* Entries shown:
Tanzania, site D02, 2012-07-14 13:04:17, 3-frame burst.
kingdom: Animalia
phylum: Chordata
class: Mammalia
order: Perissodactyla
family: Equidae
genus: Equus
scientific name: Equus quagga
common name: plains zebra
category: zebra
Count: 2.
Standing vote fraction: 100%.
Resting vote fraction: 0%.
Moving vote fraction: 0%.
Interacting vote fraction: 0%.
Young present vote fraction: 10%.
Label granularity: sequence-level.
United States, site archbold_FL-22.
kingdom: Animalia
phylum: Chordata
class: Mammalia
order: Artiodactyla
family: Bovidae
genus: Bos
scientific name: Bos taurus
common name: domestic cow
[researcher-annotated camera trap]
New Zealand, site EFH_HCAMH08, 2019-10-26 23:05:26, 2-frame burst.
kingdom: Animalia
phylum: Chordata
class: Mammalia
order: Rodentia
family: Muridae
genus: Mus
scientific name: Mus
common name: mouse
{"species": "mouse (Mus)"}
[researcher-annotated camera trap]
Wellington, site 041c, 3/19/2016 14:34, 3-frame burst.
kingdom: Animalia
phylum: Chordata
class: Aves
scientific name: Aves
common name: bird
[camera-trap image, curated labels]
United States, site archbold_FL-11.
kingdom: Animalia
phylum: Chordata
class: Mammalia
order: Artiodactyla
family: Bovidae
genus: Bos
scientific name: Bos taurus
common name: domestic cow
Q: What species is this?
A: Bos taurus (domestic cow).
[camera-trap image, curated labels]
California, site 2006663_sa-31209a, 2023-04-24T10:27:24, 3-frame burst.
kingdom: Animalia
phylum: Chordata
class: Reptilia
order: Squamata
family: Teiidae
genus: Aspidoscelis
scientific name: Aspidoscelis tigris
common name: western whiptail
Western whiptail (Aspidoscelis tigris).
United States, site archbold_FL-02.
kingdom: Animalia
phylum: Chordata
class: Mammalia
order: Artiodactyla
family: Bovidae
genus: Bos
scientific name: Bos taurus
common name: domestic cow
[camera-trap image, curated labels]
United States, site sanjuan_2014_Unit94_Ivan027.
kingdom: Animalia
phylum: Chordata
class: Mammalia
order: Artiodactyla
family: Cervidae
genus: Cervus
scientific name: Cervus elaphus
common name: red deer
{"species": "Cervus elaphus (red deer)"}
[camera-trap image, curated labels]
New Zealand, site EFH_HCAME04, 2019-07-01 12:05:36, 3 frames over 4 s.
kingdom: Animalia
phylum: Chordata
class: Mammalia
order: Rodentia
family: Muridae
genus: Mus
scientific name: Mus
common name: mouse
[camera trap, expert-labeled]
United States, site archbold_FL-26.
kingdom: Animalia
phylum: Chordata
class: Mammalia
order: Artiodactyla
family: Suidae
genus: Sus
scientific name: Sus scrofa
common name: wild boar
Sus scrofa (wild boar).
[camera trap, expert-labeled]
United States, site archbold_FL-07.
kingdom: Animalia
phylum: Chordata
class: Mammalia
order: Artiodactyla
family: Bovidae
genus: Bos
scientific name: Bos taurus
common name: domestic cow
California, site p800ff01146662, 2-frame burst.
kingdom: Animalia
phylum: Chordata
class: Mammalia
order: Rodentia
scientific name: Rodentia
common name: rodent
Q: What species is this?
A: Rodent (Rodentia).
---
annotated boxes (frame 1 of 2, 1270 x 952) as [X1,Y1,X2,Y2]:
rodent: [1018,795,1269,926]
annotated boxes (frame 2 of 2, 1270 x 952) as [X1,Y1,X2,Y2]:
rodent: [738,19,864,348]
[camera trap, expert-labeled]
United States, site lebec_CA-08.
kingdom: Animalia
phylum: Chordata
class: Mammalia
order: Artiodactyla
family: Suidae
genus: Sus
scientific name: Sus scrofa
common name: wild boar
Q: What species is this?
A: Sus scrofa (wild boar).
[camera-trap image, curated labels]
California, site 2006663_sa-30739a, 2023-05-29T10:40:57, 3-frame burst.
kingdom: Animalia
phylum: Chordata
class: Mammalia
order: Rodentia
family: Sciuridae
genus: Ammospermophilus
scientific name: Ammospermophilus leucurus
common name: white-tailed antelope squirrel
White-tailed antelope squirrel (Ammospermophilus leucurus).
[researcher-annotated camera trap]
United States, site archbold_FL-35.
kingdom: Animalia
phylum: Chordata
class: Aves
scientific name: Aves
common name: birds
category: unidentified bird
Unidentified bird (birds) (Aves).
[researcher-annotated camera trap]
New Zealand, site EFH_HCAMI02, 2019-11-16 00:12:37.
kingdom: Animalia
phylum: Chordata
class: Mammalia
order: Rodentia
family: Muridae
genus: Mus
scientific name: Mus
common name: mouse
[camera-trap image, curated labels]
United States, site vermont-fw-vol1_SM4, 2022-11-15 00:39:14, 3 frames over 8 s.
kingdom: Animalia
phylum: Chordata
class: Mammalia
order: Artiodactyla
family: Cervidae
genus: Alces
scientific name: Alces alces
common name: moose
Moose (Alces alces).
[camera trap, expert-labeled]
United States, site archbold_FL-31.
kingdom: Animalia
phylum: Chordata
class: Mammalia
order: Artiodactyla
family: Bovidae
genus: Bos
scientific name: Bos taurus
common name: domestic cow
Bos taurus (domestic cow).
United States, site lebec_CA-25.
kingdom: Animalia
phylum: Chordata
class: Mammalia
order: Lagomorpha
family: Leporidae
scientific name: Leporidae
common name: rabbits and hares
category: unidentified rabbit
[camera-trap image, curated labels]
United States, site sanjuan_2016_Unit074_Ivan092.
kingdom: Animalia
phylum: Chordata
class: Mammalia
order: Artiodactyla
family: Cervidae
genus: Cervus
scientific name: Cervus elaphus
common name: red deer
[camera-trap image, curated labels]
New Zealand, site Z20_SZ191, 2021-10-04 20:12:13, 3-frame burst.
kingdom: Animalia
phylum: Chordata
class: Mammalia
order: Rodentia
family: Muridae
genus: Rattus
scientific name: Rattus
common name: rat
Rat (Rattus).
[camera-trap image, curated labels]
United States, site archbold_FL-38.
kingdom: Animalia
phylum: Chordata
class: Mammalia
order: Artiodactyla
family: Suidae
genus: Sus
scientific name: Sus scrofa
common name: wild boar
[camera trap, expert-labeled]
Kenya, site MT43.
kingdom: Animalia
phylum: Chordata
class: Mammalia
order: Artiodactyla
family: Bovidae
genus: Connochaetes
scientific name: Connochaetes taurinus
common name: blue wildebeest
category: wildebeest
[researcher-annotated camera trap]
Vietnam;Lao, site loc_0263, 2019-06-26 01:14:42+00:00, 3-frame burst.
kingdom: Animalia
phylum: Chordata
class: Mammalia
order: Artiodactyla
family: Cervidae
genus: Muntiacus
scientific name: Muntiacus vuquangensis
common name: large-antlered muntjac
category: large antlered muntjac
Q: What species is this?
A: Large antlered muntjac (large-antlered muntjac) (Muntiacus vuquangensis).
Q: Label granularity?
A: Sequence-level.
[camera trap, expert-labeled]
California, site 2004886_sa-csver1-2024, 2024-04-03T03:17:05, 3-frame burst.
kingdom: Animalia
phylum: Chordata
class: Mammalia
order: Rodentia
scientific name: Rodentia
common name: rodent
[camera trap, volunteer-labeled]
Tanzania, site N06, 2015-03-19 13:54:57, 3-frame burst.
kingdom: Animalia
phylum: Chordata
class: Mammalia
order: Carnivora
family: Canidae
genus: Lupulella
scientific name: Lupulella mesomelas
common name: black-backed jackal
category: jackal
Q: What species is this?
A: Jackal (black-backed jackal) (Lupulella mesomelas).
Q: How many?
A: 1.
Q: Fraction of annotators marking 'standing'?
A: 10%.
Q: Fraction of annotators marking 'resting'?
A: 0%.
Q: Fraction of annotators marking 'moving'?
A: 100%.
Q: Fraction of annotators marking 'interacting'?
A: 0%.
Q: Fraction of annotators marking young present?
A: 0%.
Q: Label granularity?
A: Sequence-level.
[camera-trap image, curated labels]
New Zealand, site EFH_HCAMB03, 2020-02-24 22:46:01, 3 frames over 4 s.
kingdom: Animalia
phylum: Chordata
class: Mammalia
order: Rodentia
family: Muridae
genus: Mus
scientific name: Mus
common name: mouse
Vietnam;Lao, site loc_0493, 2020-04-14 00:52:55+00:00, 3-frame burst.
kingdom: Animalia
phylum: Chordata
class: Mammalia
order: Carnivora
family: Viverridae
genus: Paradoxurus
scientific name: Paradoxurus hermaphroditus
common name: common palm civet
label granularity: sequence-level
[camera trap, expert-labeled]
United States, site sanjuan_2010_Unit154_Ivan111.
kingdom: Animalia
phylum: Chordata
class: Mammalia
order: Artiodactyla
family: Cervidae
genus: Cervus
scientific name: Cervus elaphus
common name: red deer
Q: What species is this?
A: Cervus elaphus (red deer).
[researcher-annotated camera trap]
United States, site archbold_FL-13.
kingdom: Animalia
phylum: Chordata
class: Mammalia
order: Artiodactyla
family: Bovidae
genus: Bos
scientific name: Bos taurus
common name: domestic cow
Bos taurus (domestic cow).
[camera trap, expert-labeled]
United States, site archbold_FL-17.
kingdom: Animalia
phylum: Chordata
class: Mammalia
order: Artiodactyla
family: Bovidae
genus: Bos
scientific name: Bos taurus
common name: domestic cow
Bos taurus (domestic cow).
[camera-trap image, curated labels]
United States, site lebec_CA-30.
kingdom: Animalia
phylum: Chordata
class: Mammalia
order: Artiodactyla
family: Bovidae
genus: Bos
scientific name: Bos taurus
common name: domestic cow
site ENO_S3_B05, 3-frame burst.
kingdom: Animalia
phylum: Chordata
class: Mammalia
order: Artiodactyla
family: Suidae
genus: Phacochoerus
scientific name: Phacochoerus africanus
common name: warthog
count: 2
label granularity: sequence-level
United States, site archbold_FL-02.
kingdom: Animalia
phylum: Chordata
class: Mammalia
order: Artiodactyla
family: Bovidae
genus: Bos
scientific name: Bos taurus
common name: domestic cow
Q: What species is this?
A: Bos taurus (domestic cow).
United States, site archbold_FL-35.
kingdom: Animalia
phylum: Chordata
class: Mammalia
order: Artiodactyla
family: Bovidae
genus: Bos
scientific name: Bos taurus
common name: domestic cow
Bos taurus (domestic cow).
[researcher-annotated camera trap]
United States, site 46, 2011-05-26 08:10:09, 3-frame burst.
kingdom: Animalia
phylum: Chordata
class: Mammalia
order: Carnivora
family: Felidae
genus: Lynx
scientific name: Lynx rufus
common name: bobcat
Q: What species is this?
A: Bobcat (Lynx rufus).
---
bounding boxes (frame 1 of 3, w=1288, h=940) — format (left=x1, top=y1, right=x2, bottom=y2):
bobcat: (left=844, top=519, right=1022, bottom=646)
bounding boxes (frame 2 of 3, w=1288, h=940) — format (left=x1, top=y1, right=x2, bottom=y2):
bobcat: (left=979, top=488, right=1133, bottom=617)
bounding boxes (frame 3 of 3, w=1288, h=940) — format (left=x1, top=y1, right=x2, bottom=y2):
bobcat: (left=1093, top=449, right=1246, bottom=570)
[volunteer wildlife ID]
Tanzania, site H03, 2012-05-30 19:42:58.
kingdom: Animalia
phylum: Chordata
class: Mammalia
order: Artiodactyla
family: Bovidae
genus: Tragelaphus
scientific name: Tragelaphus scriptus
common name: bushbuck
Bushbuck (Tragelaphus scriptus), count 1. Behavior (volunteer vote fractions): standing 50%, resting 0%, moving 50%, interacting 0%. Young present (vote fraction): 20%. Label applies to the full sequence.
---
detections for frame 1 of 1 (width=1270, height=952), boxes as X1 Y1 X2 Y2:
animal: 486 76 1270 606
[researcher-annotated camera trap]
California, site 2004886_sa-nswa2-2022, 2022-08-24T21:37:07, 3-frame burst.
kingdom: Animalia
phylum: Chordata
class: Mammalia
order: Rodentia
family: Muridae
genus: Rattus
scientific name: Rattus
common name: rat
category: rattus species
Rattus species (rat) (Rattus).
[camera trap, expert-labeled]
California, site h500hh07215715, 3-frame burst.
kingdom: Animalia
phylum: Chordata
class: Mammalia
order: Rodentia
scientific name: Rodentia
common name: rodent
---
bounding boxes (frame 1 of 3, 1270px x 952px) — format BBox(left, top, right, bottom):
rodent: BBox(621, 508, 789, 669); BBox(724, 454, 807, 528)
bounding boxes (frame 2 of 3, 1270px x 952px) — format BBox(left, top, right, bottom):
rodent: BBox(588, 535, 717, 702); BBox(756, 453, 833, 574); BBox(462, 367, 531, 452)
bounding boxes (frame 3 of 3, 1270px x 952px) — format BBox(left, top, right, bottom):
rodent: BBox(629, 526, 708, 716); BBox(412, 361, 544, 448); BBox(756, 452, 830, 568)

* Required action: What you write must be the entries restated word for word, from the opening line through the one holding "genus: Aspidoscelis", with nothing else.

* Answer space:
Tanzania, site D02, 2012-07-14 13:04:17, 3-frame burst.
kingdom: Animalia
phylum: Chordata
class: Mammalia
order: Perissodactyla
family: Equidae
genus: Equus
scientific name: Equus quagga
common name: plains zebra
category: zebra
Count: 2.
Standing vote fraction: 100%.
Resting vote fraction: 0%.
Moving vote fraction: 0%.
Interacting vote fraction: 0%.
Young present vote fraction: 10%.
Label granularity: sequence-level.
United States, site archbold_FL-22.
kingdom: Animalia
phylum: Chordata
class: Mammalia
order: Artiodactyla
family: Bovidae
genus: Bos
scientific name: Bos taurus
common name: domestic cow
[researcher-annotated camera trap]
New Zealand, site EFH_HCAMH08, 2019-10-26 23:05:26, 2-frame burst.
kingdom: Animalia
phylum: Chordata
class: Mammalia
order: Rodentia
family: Muridae
genus: Mus
scientific name: Mus
common name: mouse
{"species": "mouse (Mus)"}
[researcher-annotated camera trap]
Wellington, site 041c, 3/19/2016 14:34, 3-frame burst.
kingdom: Animalia
phylum: Chordata
class: Aves
scientific name: Aves
common name: bird
[camera-trap image, curated labels]
United States, site archbold_FL-11.
kingdom: Animalia
phylum: Chordata
class: Mammalia
order: Artiodactyla
family: Bovidae
genus: Bos
scientific name: Bos taurus
common name: domestic cow
Q: What species is this?
A: Bos taurus (domestic cow).
[camera-trap image, curated labels]
California, site 2006663_sa-31209a, 2023-04-24T10:27:24, 3-frame burst.
kingdom: Animalia
phylum: Chordata
class: Reptilia
order: Squamata
family: Teiidae
genus: Aspidoscelis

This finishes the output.